## What you need to do
**a)** List every calendar date that appears in the court opinion, in the order they occur.
**b)** Collect every line of the records that contains the string "would", treating uppercase and lowercase as different.

United States District Court, D. New Jersey

July 27, 2018

MELVIN R. MANNING, Plaintiff,
v.
HUDSON COUNTY, Defendant.

          OPINION

          Hon. Madeline Cox Arleo United States District Judge.

         THIS MATTER comes before the Court on Defendant County of Hudson's (“Defendant” or “County”) unopposed motion to set aside default, strike the entry of service, and dismiss Plaintiff Melvin Manning's (“Plaintiff”) Complaint for insufficient service of process pursuant to Fed.R.Civ.P. 4 and 12(b)(5). ECF No. 15. For the reasons stated herein, Defendant's motion is GRANTED in part and DENIED in part.

         I. Background

         On April 18, 2017, Plaintiff filed the Complaint and an application to proceed in forma pauperis before the United States District Court for the District of Columbia. ECF Nos. 1, 2. On April 24, 2017, the District of Columbia District Court transferred the case sua sponte to this Court. ECF No. 3. On October 20, 2017, this Court granted Plaintiff's motion to proceed in forma pauperis, directed the Clerk to issue a summons, and ordered the U.S. Marshals Service (“USMS”) to serve a copy of the Complaint, summons, and order upon Defendant “as directed by Plaintiff.” ECF No. 8.

         On November 27, 2017, the summons was marked as executed against the County based on service to “Blanca De Oliveira - sec.” ECF No. 11. On December 7, 2017, Plaintiff sought entry of default against Defendant. ECF No. 12. On December 8, 2017, default was entered against the County. Defendants now urge Court to set aside the entry of default, strike the entry of service, and dismiss the complaint pursuant to Fed.R.Civ.P. 12(b)(5), arguing that service was never effectuated by Plaintiff because (1) Ms. Oliveira was not permitted to accept service on behalf of the County pursuant to Fed.R.Civ.P. 4 and (2) no summons was included in the papers served on Ms. Oliveira.

(Spatial relationship records)
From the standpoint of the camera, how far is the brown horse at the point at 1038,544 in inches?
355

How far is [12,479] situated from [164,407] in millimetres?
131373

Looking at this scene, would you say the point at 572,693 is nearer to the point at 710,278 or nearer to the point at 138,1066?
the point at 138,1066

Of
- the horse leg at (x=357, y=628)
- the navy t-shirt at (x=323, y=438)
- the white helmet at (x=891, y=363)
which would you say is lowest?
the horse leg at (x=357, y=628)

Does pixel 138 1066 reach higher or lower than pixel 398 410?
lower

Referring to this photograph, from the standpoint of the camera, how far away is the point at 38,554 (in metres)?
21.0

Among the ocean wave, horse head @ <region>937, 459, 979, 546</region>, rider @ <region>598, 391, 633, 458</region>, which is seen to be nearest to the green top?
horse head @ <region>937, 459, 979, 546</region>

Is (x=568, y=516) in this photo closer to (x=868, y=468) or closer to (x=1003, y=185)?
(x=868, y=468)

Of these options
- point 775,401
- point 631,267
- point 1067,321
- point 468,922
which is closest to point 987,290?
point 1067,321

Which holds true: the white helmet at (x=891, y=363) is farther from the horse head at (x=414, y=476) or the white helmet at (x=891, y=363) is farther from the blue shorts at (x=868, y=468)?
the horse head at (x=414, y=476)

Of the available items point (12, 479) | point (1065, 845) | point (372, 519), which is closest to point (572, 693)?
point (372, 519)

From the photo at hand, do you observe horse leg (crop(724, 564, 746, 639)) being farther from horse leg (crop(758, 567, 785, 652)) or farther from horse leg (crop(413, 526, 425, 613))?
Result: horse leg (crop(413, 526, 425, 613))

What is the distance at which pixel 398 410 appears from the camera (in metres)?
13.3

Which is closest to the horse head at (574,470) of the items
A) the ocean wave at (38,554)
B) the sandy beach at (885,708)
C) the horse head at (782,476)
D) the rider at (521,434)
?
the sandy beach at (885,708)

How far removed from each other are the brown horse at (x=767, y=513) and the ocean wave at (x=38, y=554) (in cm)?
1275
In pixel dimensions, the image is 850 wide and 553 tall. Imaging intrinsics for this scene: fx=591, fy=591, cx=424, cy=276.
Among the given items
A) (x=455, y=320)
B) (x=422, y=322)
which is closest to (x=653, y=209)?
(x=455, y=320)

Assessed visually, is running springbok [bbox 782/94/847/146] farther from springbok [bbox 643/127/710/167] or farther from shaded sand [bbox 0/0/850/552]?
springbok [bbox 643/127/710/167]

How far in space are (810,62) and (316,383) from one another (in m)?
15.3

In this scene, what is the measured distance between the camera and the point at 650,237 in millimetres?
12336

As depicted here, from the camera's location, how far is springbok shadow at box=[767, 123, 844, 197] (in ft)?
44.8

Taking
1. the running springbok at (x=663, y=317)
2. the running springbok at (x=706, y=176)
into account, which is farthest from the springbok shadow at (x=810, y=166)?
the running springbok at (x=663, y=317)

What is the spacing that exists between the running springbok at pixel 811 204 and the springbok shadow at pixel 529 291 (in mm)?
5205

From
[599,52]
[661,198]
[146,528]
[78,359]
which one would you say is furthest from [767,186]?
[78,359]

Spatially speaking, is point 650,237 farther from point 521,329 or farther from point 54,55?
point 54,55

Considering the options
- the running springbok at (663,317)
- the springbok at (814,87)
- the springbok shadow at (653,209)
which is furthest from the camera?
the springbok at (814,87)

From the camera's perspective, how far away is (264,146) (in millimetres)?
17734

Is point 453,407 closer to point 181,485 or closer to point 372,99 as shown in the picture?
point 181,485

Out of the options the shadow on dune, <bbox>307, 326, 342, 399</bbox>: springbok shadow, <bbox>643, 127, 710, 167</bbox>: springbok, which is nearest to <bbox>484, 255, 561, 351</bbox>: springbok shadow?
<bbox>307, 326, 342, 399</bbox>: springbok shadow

## Response list
**a)**
July 27, 2018
April 18, 2017
April 24, 2017
October 20, 2017
November 27, 2017
December 7, 2017
December 8, 2017

**b)**
Looking at this scene, would you say the point at 572,693 is nearer to the point at 710,278 or nearer to the point at 138,1066?
which would you say is lowest?
which one would you say is furthest from [767,186]?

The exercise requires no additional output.